Directions:
1. Using the RNase L abstract, answer:
(a) How many inhibitory fragments against RNase L were discovered?
(b) Where did both fragments bind in the cocrystal structures of RNase L?
(c) Which three natural products share similar scaffolds with the fragment AC40357?
2. For each statement, say yes or no according to the RNase L abstract, and quote the words that decide it:
(a) The inhibitory fragments were discovered using an enzyme assay alone.
(b) Vitexin is the compound described as having a promising cellular inhibitory activity.
(c) A cocrystal structure of RNase L with myricetin provided a structural basis for inhibitor design.
*** Provided passage ***
Tang, Jinle; Dong, Beihua; Liu, Ming; Liu, Shuyan; Niu, Xiaogang; Gaughan, Christina; Asthana, Abhishek; Zhou, Huan; Xu, Zhengshuang; Zhang, Guoliang; Silverman, Robert H.; Huang, Hao

JOURNAL OF MEDICINAL CHEMISTRY

2022, 65, 0022-2623

Tang, Jinle; Dong, Beihua; Liu, Ming; Liu, Shuyan; Niu, Xiaogang; Gaughan, Christina; Asthana, Abhishek; Zhou, Huan; Xu, Zhengshuang; Zhang, Guoliang; Silverman, Robert H.; Huang, Hao

The pseudokinase-endoribonuclease RNase L plays important roles in antiviral innate immunity and is also implicated in many other cellular activities. The inhibition of RNase L showed therapeutic potential for Aicardi-Goutie`res syndrome (AGS). Thus, RNase L is a promising drug target. In this study, using an enzyme assay and NMR screening, we discovered 13 inhibitory fragments against RNase L. Cocrystal structures of RNase L separately complexed with two different fragments were determined in which both fragments bound to the ATP-binding pocket of the pseudokinase domain. Myricetin, vitexin, and hyperoside, three natural products sharing similar scaffolds with the fragment AC40357, demonstrated a potent inhibitory activity in vitro. In addition, myricetin has a promising cellular inhibitory activity. A cocrystal structure of RNase L with myricetin provided a structural basis for inhibitor design by allosterically modulating the ribonuclease activity. Our findings demonstrate that fragment screening can lead to the discovery of natural product inhibitors of RNase L.
*** Record extracts ***
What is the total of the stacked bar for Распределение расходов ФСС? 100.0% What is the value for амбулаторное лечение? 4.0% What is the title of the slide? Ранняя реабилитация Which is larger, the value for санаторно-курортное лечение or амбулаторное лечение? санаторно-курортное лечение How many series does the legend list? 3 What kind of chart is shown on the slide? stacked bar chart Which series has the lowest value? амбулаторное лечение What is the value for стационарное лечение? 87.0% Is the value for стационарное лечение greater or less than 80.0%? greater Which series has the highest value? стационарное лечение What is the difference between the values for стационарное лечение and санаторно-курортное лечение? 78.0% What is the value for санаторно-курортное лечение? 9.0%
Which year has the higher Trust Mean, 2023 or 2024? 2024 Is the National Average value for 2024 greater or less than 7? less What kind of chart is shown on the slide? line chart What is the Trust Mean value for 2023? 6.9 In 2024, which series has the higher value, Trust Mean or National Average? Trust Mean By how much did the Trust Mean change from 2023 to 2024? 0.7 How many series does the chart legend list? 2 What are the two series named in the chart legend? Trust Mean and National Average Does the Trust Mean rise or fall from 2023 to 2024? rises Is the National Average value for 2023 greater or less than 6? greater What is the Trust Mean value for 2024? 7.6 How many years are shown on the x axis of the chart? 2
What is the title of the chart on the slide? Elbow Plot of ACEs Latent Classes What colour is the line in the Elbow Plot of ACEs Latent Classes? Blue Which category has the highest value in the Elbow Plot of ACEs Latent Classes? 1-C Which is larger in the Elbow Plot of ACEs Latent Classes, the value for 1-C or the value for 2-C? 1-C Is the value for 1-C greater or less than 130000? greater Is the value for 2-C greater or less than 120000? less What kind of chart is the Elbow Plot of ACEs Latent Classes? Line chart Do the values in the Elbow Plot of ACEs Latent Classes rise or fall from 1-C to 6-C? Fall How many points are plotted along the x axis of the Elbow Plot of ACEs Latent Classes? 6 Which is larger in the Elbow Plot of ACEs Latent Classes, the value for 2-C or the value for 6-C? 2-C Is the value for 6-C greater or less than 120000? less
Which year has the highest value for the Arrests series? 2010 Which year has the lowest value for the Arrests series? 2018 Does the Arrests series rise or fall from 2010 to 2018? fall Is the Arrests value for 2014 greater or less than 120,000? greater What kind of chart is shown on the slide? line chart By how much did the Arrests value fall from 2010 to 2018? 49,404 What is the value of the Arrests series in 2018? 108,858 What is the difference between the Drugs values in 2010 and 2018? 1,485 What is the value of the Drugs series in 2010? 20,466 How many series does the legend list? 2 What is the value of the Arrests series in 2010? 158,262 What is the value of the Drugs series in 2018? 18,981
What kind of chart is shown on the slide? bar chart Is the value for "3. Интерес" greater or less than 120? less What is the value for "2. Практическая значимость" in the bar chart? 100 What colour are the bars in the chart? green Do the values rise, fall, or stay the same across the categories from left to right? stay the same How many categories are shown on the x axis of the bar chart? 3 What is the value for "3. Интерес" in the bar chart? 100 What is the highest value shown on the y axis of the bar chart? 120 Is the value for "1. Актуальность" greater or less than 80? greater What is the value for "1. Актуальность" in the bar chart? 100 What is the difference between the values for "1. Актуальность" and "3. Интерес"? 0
***
Solutions below:
1.
(a) 13
(b) The ATP-binding pocket of the pseudokinase domain
(c) Myricetin, vitexin, and hyperoside

2.
(a) No: "using an enzyme assay and NMR screening, we discovered 13 inhibitory fragments against RNase L"
(b) No: "In addition, myricetin has a promising cellular inhibitory activity."
(c) Yes: "A cocrystal structure of RNase L with myricetin provided a structural basis for inhibitor design"